* [TEXTE À LIRE]:
.....

La diaspora camerounaise constitue un appui majeur au développement durable du pays. Cependant, le gouvernement du Cameroun encourage-t-il sa diaspora à apporter son expertise au progrès du pays ? Nous sommes allés à la rencontre de Dr Jean Yves Djamen, spécialiste de l’intelligence artificielle et titulaire d’un PhD en informatique de l’Université de Montréal. Cet ancien haut fonctionnaire de l’administration camerounaise est désormais installé du côté de Princeton dans le New Jersey aux États-Unis où il est fondateur et directeur général d’Orionis Group, une entreprise de consultation spécialisée dans les nouvelles technologies. Lisez plutôt notre entretien.
Jean Yves Djamen, nous vous prions de bien vouloir faire une petite présentation de vous à nos lecteurs, notamment d’Orionis Group et depuis quand remonte votre intérêt pour l’informatique, surtout l’intelligence artificielle ?

.....

* [EXTRAIT DE DONNÉES]:
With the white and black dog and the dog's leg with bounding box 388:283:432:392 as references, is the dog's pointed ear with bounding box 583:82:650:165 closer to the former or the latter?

.....

* [VOTRE CONSIGNE]: Recopiez mot pour mot le passage du texte sur la diaspora camerounaise qui va de « Jean Yves Djamen, nous » jusqu'à « l’intelligence artificielle ? ». Ce matériel ne sert à rien pour répondre.

* [RÉPONSE PRODUITE]:
Jean Yves Djamen, nous vous prions de bien vouloir faire une petite présentation de vous à nos lecteurs, notamment d’Orionis Group et depuis quand remonte votre intérêt pour l’informatique, surtout l’intelligence artificielle ?